Мне повезло больше, может, потому я и выжил тогда. Теряя друзей и погружаясь то и дело в тоску, из которой не всегда хотелось выбираться обратно в легкую жизнь. Но, как бы то ни было, у меня вот это всё складывалось до счастливого просто: да — так да, а нет — так нет! Я был избавлен он изощренных женских пыток, доходящих, доводящих до мечты о смерти как избавлении.

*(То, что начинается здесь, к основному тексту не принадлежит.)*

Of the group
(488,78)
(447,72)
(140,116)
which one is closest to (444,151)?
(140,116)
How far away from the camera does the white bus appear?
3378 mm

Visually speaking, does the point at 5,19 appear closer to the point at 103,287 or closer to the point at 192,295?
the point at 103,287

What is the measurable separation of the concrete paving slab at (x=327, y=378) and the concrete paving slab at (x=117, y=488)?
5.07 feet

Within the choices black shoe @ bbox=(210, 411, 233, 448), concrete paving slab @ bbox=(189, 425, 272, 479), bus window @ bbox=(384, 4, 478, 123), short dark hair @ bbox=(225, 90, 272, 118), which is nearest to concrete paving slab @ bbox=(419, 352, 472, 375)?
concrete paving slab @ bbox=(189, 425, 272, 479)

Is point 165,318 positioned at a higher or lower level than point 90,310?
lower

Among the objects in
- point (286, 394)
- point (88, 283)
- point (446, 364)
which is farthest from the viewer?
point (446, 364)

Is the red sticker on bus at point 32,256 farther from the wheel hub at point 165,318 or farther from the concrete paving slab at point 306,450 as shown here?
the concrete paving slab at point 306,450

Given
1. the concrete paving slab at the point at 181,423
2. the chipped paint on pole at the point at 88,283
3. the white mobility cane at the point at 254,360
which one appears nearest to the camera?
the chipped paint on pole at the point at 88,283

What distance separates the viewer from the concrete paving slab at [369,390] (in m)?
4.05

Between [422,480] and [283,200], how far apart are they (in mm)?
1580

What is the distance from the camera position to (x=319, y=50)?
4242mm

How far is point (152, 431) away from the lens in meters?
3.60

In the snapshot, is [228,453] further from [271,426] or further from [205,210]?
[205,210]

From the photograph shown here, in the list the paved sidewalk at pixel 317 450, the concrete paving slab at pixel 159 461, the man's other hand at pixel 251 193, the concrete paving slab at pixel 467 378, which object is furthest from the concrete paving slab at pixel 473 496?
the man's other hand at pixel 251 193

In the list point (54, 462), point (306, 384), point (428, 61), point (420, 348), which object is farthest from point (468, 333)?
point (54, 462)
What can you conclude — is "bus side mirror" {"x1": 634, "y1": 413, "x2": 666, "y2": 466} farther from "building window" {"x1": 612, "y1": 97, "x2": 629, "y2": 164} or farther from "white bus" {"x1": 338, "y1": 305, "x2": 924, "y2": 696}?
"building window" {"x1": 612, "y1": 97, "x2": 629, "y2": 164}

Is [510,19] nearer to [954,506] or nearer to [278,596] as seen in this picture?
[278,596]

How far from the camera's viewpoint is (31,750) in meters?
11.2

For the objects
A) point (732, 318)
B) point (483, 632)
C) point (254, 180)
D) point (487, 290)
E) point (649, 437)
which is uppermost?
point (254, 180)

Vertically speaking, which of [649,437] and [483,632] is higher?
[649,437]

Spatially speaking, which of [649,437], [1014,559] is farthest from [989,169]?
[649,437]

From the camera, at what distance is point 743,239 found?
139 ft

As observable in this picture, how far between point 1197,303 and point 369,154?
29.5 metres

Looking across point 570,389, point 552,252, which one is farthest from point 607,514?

Одним романом меньше — это таки лучше, чем одним романом больше, и так в архиве голых баб как в бане (это цитата из забыл какого поэта, не Евтушенко ли?). Грэм Грин, почти нобелевский лауреат, где-то признался, что у него было сорок баб, и из них стоящими и нужными ему были ну максимум четыре, и вслед за ним это могли бы повторить за ним просто миллионы вдумчивых и изысканных бабников. Которые любят мериться победами и хуями. Кстати, хер Димона я видел, однажды. При весьма смешных обстоятельствах. Помню, на диком пустынном пляже, возле брезентовой палатки (мы тогда выехали тесной компанией на побережье мелкого и мутного моря) он со своей подружкой из как раз тех, которые подвергали его пытке бесчеловечного воздержания, занимался поверхностным петтингом на снятом с оставшегося в городе домашнего дивана покрывале, брошенном на песок. Я взял в руки свой «Зенит Е» и начал создавать летопись их почти невинной любовной возни. Хороши были моменты, когда они начали в шутку бороться. И вот, когда он лежал на спине, а она на нем, как-то поперек, крестом, лицом вниз — он высвободил правую руку и дернул вниз (свои) купальные плавки, так, что обнажился его прибор. Я щелкнул пару раз, кадр получался смешной. Девчонка в мини, крашеная блондинка (я бы очень советовал дамам пользоваться пергидролью, а натуральным blond подкрашивать корни в темное, это дает мало с чем сравнимый бляцкий нимфоманский air) с некоторой негой — и сухой такой спортивный парень с суровым лицом и массивным — у меня компактней, интеллигентней — хреном. Зачем это было? К чему? Был тут, что ли, еще какой тайный знак? Некий новый тонкий слой нашей дружбы? Или просто невинная грубая шутка, из тех которыми мы обменивались непрестанно?